La rédaction s’est récemment envolée pour le Qatar le temps d’un court séjour. Regard sur une destination hors du commun.
Bien que quelque peu plus modeste que Dubaï, son éternelle rivale, Doha est une métropole où les superlatifs ne manquent pas. Gratte-ciels, hôtels de luxe et îles artificielles s’y réunissent, faisant de la capitale du Qatar une destination aussi luxueuse que traditionnelle. Car tout y est effectivement contraste. Coutumes dansent avec modernité, tendances se marient avec abayas et ghutras. Entre gratte-ciels et souks, entre tentes bédouines et îles privatives, s’entremêlent Qataries et expatriés, qui représentent à eux seuls plus de 85 % de la population du Qatar.
Une histoire tumultueuse
« L’histoire du Qatar est dense », s’exclama Siham, guide touristique, alors que nous déambulions dans le musée national du Qatar. Conçu par Jean Nouvel, architecte français de renom, ce musée — dont l’ouverture remonte à 2008 — abrite aujourd’hui 11 galeries, toutes racontant différents moments de la longue histoire du Qatar. Sa conception évoque non seulement la rose des sables, emblème du désert si étroitement lié au passé de la péninsule, mais également la modernité et l’audace venues perturber ce qui semblait à jamais imperturbable.
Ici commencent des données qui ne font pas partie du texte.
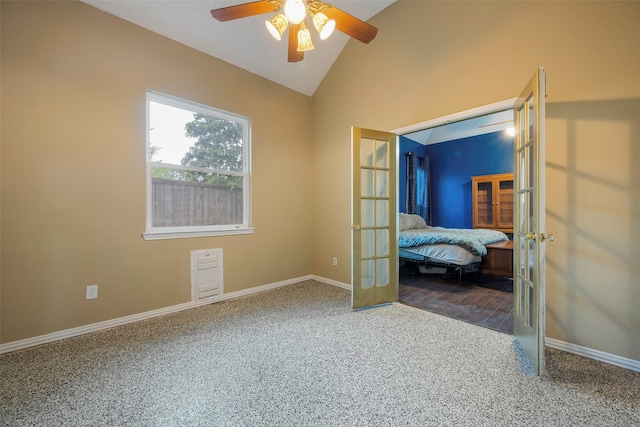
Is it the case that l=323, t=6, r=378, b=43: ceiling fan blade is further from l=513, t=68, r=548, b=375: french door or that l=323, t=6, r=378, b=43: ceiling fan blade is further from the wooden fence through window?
the wooden fence through window

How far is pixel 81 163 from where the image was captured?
2.19m

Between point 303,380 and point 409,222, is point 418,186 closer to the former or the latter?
point 409,222

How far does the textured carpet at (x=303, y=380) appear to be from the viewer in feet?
4.30

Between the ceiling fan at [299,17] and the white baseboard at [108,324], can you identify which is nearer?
the ceiling fan at [299,17]

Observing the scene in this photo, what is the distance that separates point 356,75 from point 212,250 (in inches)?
110

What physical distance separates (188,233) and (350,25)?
2.43 meters

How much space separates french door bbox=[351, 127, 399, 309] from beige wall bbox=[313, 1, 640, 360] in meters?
0.65

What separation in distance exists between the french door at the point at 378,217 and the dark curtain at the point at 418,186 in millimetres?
3229

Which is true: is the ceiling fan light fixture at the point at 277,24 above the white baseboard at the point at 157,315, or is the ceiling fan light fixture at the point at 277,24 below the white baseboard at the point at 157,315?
above

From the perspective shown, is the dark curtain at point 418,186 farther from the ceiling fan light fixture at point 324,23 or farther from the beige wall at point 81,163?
the ceiling fan light fixture at point 324,23

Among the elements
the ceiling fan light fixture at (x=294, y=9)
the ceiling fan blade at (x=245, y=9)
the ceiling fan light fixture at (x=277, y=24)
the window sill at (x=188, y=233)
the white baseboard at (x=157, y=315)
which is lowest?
the white baseboard at (x=157, y=315)

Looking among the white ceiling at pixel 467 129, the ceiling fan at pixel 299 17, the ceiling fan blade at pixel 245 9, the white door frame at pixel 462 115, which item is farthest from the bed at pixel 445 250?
the ceiling fan blade at pixel 245 9

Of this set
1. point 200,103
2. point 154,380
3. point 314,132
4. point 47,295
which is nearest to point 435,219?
point 314,132

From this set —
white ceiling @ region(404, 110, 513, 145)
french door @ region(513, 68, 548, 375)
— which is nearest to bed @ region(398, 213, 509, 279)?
french door @ region(513, 68, 548, 375)
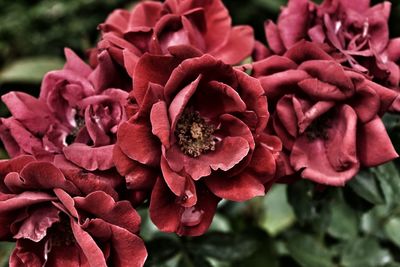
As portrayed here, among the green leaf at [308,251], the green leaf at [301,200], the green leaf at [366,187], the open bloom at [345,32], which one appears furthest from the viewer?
the green leaf at [308,251]

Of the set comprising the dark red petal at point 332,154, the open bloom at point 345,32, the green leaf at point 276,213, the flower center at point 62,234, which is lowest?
the green leaf at point 276,213

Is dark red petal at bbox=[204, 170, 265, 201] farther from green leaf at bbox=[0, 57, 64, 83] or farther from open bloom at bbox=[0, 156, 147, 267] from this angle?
green leaf at bbox=[0, 57, 64, 83]

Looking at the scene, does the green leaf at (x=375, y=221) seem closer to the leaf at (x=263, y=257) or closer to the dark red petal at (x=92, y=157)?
the leaf at (x=263, y=257)

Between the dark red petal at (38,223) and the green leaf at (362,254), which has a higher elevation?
the dark red petal at (38,223)

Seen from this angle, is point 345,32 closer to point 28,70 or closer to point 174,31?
point 174,31

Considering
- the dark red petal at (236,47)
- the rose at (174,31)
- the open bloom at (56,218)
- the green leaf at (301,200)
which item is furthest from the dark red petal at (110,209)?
the green leaf at (301,200)

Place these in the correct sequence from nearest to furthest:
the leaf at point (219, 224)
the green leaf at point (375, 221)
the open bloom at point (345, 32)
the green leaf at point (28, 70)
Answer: the open bloom at point (345, 32) < the green leaf at point (375, 221) < the leaf at point (219, 224) < the green leaf at point (28, 70)

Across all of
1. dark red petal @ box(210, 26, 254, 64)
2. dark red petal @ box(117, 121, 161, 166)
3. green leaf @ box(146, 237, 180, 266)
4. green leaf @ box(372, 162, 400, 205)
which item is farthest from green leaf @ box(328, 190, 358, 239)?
dark red petal @ box(117, 121, 161, 166)
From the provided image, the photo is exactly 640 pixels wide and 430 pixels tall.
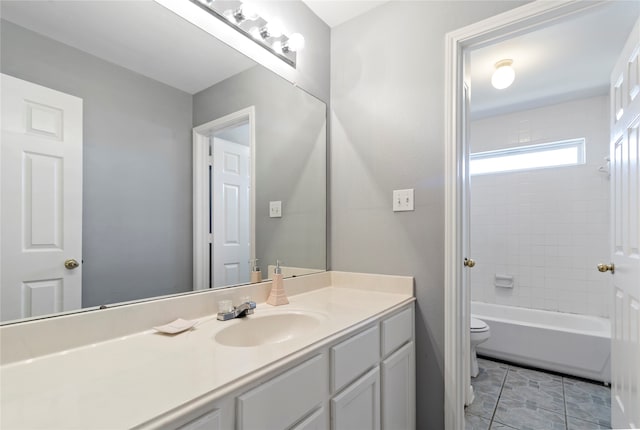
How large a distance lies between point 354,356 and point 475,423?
129 cm

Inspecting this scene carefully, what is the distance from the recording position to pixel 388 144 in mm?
1618

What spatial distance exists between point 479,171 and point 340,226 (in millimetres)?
2347

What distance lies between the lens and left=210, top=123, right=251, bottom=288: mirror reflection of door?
1256 millimetres

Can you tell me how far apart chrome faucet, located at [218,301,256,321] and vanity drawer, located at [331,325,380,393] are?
386 mm

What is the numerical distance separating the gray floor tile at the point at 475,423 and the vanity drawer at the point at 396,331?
0.80 metres

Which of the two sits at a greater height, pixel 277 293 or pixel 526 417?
pixel 277 293

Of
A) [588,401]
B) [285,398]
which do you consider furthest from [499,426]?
[285,398]

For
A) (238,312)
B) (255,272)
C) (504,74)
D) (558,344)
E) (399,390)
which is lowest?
(558,344)

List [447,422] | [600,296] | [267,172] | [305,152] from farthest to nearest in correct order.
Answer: [600,296] < [305,152] < [267,172] < [447,422]

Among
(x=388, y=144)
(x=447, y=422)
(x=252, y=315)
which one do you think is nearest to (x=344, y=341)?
(x=252, y=315)

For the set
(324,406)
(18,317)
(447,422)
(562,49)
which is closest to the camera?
(18,317)

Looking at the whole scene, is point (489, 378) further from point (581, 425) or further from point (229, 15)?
point (229, 15)

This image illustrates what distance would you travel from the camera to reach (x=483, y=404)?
1928mm

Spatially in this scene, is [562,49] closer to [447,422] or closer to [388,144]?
[388,144]
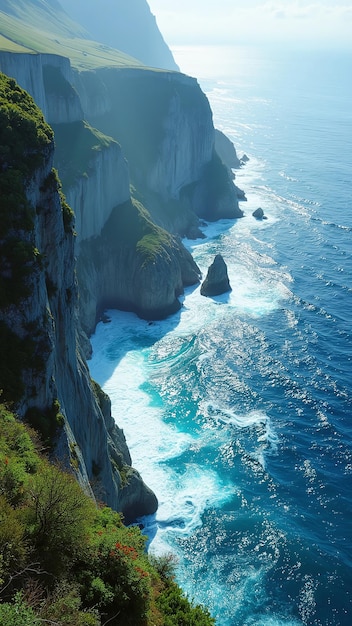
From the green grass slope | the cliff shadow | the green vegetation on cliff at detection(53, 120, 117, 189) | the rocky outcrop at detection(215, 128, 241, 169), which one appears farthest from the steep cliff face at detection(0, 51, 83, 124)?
the rocky outcrop at detection(215, 128, 241, 169)

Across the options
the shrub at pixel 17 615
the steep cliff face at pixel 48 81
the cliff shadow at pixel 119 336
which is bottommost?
the cliff shadow at pixel 119 336

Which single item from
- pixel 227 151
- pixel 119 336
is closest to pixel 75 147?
pixel 119 336

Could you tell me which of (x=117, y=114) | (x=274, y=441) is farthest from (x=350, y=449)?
(x=117, y=114)

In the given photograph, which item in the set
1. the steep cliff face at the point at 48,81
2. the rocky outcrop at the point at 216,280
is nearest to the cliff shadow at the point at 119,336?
the rocky outcrop at the point at 216,280

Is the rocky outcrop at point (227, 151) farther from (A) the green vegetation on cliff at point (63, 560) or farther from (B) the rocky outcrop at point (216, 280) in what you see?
(A) the green vegetation on cliff at point (63, 560)

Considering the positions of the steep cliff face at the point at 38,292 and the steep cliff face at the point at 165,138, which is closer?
the steep cliff face at the point at 38,292

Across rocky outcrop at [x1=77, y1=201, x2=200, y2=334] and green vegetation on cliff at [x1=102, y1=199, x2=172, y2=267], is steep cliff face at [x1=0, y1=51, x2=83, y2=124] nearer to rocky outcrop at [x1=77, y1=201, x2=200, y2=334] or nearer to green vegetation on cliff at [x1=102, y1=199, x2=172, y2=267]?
green vegetation on cliff at [x1=102, y1=199, x2=172, y2=267]
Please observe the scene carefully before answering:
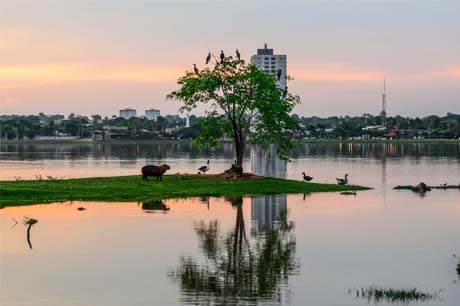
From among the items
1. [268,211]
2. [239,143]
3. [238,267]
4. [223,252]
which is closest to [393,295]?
[238,267]

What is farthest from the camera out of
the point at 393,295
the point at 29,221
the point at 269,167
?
the point at 269,167

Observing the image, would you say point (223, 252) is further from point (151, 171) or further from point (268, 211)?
point (151, 171)

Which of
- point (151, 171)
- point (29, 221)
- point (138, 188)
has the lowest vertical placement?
point (29, 221)

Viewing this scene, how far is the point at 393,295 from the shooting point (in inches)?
873

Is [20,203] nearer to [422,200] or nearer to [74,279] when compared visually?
[74,279]

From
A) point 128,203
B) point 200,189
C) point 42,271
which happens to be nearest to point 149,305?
point 42,271

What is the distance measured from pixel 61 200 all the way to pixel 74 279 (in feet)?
71.1

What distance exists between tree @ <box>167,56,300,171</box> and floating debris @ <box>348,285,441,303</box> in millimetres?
36640

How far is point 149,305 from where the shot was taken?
21156mm

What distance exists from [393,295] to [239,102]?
3908 cm

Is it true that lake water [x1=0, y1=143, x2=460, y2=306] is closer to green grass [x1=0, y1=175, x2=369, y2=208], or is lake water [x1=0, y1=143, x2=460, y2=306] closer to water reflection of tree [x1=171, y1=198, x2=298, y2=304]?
water reflection of tree [x1=171, y1=198, x2=298, y2=304]

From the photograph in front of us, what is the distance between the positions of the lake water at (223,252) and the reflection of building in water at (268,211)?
9cm

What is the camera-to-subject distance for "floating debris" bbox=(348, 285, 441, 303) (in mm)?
21906

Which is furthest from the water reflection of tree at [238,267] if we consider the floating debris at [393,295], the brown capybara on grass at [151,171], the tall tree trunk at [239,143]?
the tall tree trunk at [239,143]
Car trois « miracles économiques » ont bouleversé la vie des Qataris. La pêche de perles, le pétrole et, plus récemment, le gaz.
Il y a à peine 200 ans, les Qataris vivaient encore de la pêche de perles. Sans bouteille de plongée ni compresseur, les pêcheurs plongeaient et restaient sous l’eau jusqu’à parfois six minutes afin de récupérer un maximum d’huîtres, dans l’espoir d’y cueillir des perles, joyaux servant de monnaie d’échange. Non pas sans danger, cette pratique archaïque fut révolue lorsque Kokichi Mikimoto découvrit la culture des perles, laissant le Qatar dans la pauvreté. La ville côtière fortifiée Al Zubarah, centre florissant de commerce des perles, fut ainsi détruite et abandonnée en 1811, pour être nommée Centre du patrimoine mondial UNESCO en 2013.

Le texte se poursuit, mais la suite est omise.